Texto selecionado:
Incomodam-me mas não me surpreendem os insultos que se lançam por aí. Insultar é o equivalente verbal da agressão física. Insultar revela o nível da agressividade humana. Insultar é a forma mais hedionda e miserável de destruir quem quer que seja. Insultar chega por vezes a ser equivalente a um homicídio moral. Insultar é um passatempo para muitos. Insultar diverte os fracos de espírito. Insultar é transformar a palavra num punhal sujo. 
Incomodam-me mas não me surpreendem os insultos. Incomodam-me os insultos seletivos provenientes de mentes que se atrevem a pensar e a parir pensamentos, recordando que são, também, seres criativos, surpreendendo-me com as suas máximas moralistas, máximas que escondem alguma inquietude. 
Cedo aprendi as palavras e as frases da vida, tradutoras de raiva, de ódio, de mesquinhez e de desprezo, frases e palavras para ofender, para destruir, para apunhalar, para desprezar e para derrotar. Muito cedo as ouvi da varanda da casa da minha avó, quando as mulheres nos Aldogrãos, onde iam lavar a roupa, se punham a insultar umas às outras. Sua puta, seu coirão, cabra, o teu homem é um cabrão, só para dizer as mais corriqueiras. Quase sempre acabavam aos gritos e, até, em lutas violentas, em que as palavras e os corpos se fundiam na pureza do insulto e do palavrão. Mas não era só ali, na estação de caminhos-de-ferro, os carregadores, muitas vezes já tocados pelo vinho, e não era preciso esperar pela tarde, faziam uso acelerado de outras palavras, mais masculinas, mas nem por isso menos ofensivas. Foi fácil e rápido o enriquecimento do meu léxico. Fácil de mais. Claro que a sua aplicação prática valeu-me sensações de calor e dor nos respetivos sítios, sobretudo a nível das pobres nádegas, mas, de quando em vez, também ficava com dores de dentes de origem exógena, ou com a sensação de estar com frieiras nas orelhas no pico do verão. Isto para falar na parte física, porque a auditiva não ficava atrás, o pobre do bichinho do ouvido ouviu das boas, quase que ia ficando surdo! Respeito, meu rapaz, respeito, se não tiveres respeito pelos outros não prestas para nada, acabas por ser um borra-botas, um cretino, um imbecil. Meu deus, o que ouvi e o que sofri!

Dados da tarefa:

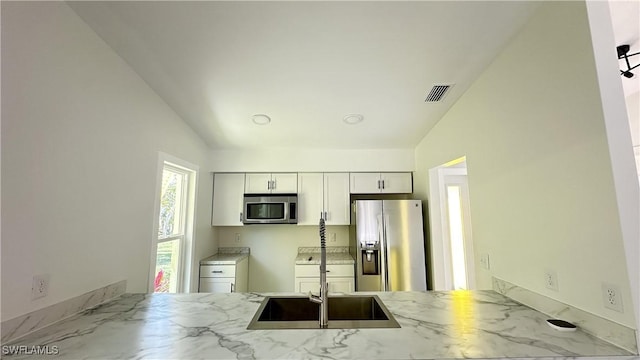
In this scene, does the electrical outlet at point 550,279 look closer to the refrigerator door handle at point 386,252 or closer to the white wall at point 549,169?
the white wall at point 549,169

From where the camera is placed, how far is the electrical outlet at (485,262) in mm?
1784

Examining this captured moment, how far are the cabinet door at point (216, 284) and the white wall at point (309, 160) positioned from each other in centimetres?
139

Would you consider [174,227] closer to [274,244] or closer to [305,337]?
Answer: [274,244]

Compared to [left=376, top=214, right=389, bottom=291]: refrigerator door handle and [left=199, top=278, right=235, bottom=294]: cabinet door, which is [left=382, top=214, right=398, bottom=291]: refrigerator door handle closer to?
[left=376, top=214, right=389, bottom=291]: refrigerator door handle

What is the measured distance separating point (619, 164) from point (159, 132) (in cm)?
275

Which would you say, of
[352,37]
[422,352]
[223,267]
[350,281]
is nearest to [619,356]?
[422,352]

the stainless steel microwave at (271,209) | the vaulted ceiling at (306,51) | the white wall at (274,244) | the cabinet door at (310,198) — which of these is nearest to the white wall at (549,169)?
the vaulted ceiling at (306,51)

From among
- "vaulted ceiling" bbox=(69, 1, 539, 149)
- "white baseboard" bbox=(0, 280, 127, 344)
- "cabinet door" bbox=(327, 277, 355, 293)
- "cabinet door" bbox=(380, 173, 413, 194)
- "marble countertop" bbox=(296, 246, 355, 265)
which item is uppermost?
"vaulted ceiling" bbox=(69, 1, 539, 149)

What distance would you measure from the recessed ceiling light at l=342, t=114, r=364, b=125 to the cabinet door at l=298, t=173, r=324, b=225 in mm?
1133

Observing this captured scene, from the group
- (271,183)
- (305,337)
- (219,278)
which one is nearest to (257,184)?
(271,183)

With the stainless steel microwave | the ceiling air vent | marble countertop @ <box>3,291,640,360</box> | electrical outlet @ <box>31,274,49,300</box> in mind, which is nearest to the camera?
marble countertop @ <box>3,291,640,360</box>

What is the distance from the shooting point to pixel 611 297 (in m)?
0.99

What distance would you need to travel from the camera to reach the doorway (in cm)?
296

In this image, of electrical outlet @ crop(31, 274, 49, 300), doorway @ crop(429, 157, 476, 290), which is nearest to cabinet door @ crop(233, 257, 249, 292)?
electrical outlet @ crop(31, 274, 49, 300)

--

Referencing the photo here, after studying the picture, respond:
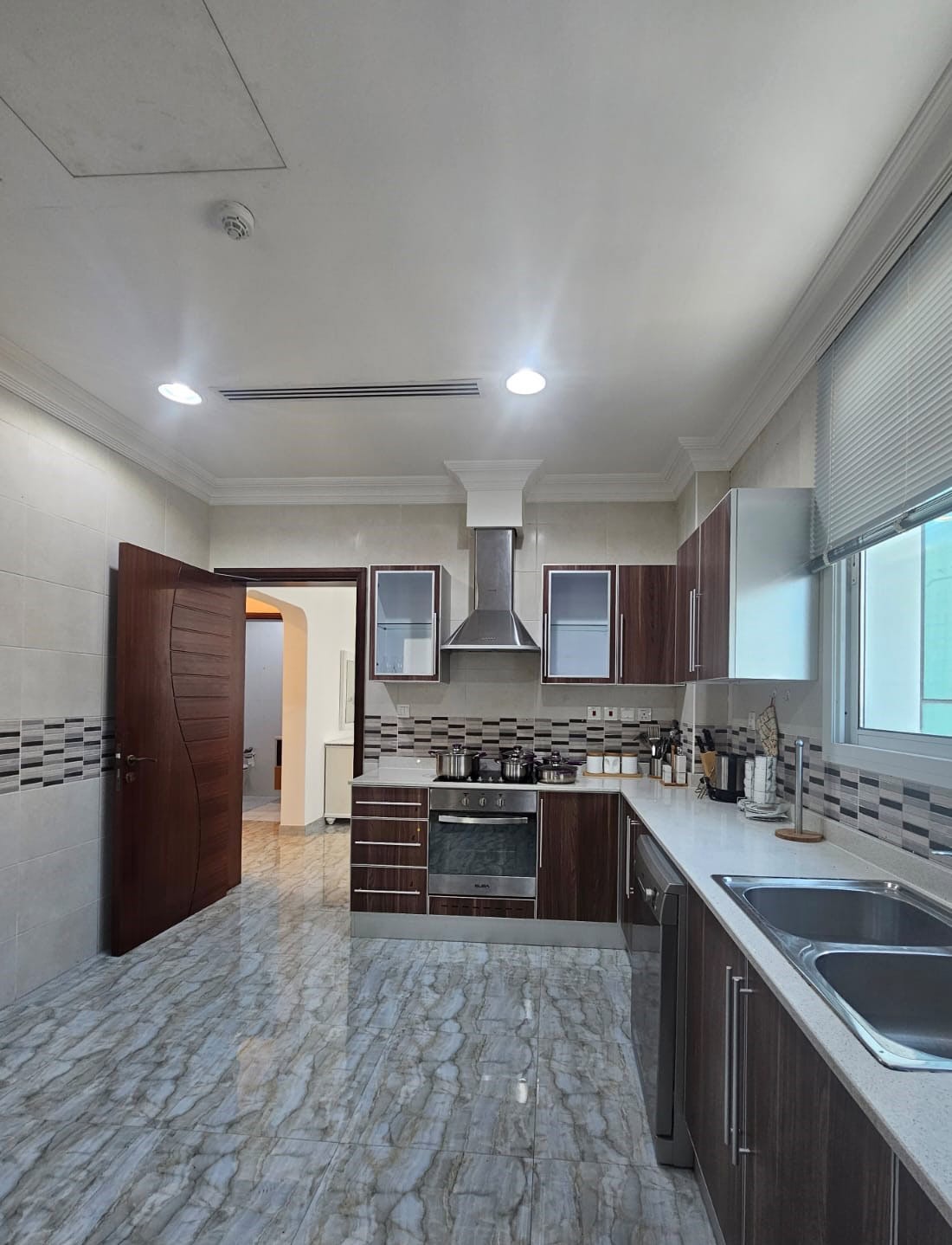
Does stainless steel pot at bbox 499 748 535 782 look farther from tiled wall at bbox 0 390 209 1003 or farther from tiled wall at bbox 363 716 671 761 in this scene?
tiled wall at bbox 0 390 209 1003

Exercício proposto A: Reproduza o trecho do texto sobre os insultos começando em "Incomodam-me mas não me surpreendem os insultos que" e seguindo até "escondem alguma inquietude.", inclusive.
Exercício proposto B: Reúna todas as linhas dos dados acima que contêm a palavra "crop". Maiúsculas e minúsculas contam.

Resolução A:
Incomodam-me mas não me surpreendem os insultos que se lançam por aí. Insultar é o equivalente verbal da agressão física. Insultar revela o nível da agressividade humana. Insultar é a forma mais hedionda e miserável de destruir quem quer que seja. Insultar chega por vezes a ser equivalente a um homicídio moral. Insultar é um passatempo para muitos. Insultar diverte os fracos de espírito. Insultar é transformar a palavra num punhal sujo. 
Incomodam-me mas não me surpreendem os insultos. Incomodam-me os insultos seletivos provenientes de mentes que se atrevem a pensar e a parir pensamentos, recordando que são, também, seres criativos, surpreendendo-me com as suas máximas moralistas, máximas que escondem alguma inquietude.

Resolução B:
In this image, of electrical outlet @ crop(31, 274, 49, 300), doorway @ crop(429, 157, 476, 290), which is nearest to cabinet door @ crop(233, 257, 249, 292)?
electrical outlet @ crop(31, 274, 49, 300)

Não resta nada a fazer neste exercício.